Rodrigo Duterte invoked the Securities and Exchange Commission ruling in banning Rappler reporter Pia Ranada from the Malacanang palace complex, where he, his spokesman and other top officials hold news briefings.

“It is not a legitimate agency according to SEC,” Mr Duterte told a news conference. “If they would be considered legitimate you could enter again, no problem with me.”

In a ruling made public last month, the commission said Rappler violated a constitutional prohibition on foreign ownership and control of mass media companies when it received money from an international investment firm. Rappler has rejected the ruling and continued to operate.

Rappler, known for its critical reporting of Mr Duterte’s presidency, and media watchdogs called the move an attempt to muzzle the press. Presidential spokesman Harry Roque Jr argued that it was not, saying Ms Ranada can report by watching news conferences on television.

Mr Duterte’s move “could portend a broader assault on journalists and news organisations, whose critical watchdog role has magnified the government’s poor human rights record, from extrajudicial killings of thousands of alleged drug dealers and users to conflict-related abuses in the south,” Carlos Conde of the US-based rights group Human Rights Watch said.

Despite the SEC ruling, the president initially allowed Ms Ranada to continue covering presidential palace events but that ended when she stood by a story that alleged a key Duterte aide had intervened in a military deal to purchase frigates, Mr Roque said.

“We cannot allow anyone into the president’s home especially a person who insists on disrespecting the home by reporting fake news,” he told reporters.
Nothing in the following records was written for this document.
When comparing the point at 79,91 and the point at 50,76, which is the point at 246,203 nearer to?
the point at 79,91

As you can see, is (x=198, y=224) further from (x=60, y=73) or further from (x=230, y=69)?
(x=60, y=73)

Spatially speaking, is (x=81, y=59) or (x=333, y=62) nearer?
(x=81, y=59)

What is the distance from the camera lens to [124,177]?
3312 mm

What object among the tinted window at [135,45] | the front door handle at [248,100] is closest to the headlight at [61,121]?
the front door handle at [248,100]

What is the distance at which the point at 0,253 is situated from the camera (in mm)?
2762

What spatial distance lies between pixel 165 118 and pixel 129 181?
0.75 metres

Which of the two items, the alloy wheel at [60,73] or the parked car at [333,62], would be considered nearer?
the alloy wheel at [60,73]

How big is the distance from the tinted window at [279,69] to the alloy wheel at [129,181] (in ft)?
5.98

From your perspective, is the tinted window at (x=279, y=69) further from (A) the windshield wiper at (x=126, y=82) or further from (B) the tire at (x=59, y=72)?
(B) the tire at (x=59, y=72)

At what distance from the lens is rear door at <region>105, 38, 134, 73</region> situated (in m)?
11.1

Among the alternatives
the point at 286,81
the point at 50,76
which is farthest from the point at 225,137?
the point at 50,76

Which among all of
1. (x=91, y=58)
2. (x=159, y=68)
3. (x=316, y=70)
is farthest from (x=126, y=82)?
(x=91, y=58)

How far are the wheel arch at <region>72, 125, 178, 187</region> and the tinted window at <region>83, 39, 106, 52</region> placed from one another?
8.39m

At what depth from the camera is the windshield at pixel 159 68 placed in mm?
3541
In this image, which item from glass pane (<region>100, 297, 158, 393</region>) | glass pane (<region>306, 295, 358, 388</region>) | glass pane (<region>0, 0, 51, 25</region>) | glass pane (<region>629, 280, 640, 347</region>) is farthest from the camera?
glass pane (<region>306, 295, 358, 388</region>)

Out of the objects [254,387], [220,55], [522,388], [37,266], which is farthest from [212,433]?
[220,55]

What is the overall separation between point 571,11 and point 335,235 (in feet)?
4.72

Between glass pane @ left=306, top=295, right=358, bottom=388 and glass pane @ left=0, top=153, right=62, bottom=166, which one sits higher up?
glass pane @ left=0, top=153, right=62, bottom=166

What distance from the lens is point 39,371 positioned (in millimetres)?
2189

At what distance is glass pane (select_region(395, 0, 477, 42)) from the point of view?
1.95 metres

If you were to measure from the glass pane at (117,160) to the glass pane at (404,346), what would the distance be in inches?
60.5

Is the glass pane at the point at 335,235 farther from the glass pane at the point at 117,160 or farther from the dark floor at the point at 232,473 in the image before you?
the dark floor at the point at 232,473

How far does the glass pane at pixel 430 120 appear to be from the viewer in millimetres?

Mr Duterte repeated an earlier accusation without offering evidence that Rappler might be funded by the US Central Intelligence Agency. Rappler has denied the allegation.

Mr Duterte has also publicly attacked a leading newspaper, the Philippine Daily Inquirer, and the ABS-CBN TV network for what he called biased reporting, including on his crackdown on illegal drugs that has left thousands of mostly poor suspects dead since he took power in 2016.

The National Union of Journalists of the Philippines said “when the highest official in the land chooses to wage a personal vendetta against an individual, whether a journalist or a media outfit, it sends a clear and chilling signal that everyone else better report only what he wants you to or else.”

Human Rights Watch called on Filipinos, who this weekend mark the anniversary of the 1986 “people power” revolt that overthrew dictator Ferdinand Marcos, to show their support for a free press.

Journalists were jailed and critical media organisations padlocked after Marcos declared martial law in 1972.